Dogma would have it that both copies of a tumour-suppressor gene must be inactivated to promote tumour formation. But a new breed of tumour suppressor is now emerging — for which inactivation of one allele is enough. In 1998, James Roberts, Christopher Kemp and their collaborators established that CDKN1B, which encodes the cyclin-dependent kinase inhibitor Kip1, is haplo-insufficient for tumour suppression. Loss of just one copy of the Pten tumour suppressor is also sufficient to promote tumour progression in a transgenic model of prostate cancer. Now, Kazushi Inoue and colleagues define a new one-hit tumour suppressor in the 15 November issue of Genes & Development.
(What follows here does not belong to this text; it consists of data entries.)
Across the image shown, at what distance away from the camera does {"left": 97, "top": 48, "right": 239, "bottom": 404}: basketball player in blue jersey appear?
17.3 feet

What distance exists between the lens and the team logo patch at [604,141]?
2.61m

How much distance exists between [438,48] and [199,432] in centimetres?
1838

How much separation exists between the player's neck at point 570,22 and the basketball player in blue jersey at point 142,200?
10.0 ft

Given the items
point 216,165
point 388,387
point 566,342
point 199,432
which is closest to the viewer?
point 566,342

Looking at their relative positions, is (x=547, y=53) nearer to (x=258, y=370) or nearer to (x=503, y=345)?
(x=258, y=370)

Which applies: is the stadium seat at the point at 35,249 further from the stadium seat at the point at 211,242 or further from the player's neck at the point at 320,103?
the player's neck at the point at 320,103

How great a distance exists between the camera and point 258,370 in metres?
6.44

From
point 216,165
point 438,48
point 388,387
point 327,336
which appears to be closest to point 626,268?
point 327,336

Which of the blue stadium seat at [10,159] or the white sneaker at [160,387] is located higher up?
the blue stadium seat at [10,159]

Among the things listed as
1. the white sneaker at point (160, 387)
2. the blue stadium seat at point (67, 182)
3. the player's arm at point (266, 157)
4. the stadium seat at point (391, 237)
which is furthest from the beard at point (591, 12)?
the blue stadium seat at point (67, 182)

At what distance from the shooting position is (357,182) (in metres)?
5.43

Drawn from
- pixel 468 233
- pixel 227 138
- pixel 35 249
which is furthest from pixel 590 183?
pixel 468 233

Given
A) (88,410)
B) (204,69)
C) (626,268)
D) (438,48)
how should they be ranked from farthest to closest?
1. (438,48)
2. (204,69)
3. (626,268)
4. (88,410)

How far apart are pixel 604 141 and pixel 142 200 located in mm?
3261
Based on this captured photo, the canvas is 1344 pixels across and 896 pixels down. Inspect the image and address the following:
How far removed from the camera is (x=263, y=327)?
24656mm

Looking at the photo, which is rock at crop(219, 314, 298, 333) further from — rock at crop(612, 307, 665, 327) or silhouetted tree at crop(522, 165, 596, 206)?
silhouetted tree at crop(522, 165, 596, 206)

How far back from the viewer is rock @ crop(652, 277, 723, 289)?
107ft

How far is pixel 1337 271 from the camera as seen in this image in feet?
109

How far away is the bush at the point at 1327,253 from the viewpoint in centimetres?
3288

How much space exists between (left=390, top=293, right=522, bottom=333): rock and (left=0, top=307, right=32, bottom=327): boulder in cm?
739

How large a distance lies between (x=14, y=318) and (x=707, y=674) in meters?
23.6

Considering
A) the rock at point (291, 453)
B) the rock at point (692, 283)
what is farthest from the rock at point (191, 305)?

Most tumours downregulate the p53 pathway by mutating or deleting both TP53 alleles, expediting the disposal of p53 by upregulating MDM2, or inactivating ARF, which inhibits MDM2. These proteins are kept in check by a complex network of controls: ARF, for example, is regulated by several transcriptional activators and repressors, including the transcriptional activator DMP1.

Might DMP1 be a tumour suppressor in its own right? Inoue and colleagues previously reported that Dmp1−/− mice didn't spontaneously develop tumours in their first year of life, but now the mice are older and we're all a little wiser. In their second year, Dmp1−/− mice spontaneously developed a variety of tumour types but, intriguingly, so did Dmp1+/− mice. This was not due to loss of heterozygosity or epigenetic silencing of the wild-type Dmp1 allele because, in all tumours tested, the second allele was retained and mRNA and protein were produced.

To explore whether Dmp1 mutant tumours select for loss of other genes in the p53 pathway, the authors crossed Dmp1 mutant mice with Eμ-Myc mice, which spontaneously develop Burkitt's lymphomas. Around half of these tumours usually contain either p53 mutations or Arf mutations. Both Eμ-Myc/Dmp1+/− mice and Eμ-Myc/Dmp−/− mice developed tumours with a much shorter latency than Eμ-Myc/Dmp+/+ mice — 12 weeks rather than 6 months. Most of the tumours in the Eμ-Myc/Dmp+/− mice produced detectable wild-type Dmp1 protein, supporting the notion that losing just one Dmp1 allele promotes tumour formation. Furthermore, only a small percentage of these mice (9% for Dmp1−/− mice; 14% for Dmp1+/− mice) sustained mutations in p53 or Arf.

Dmp1, then, is a bona fide tumour suppressor and its downregulation, even by 50%, reduces the selection pressure for loss of p53 or Arf function. One of the central tenets of cancer biology — Knudson's two-hit hypothesis — might just have sustained another hefty blow.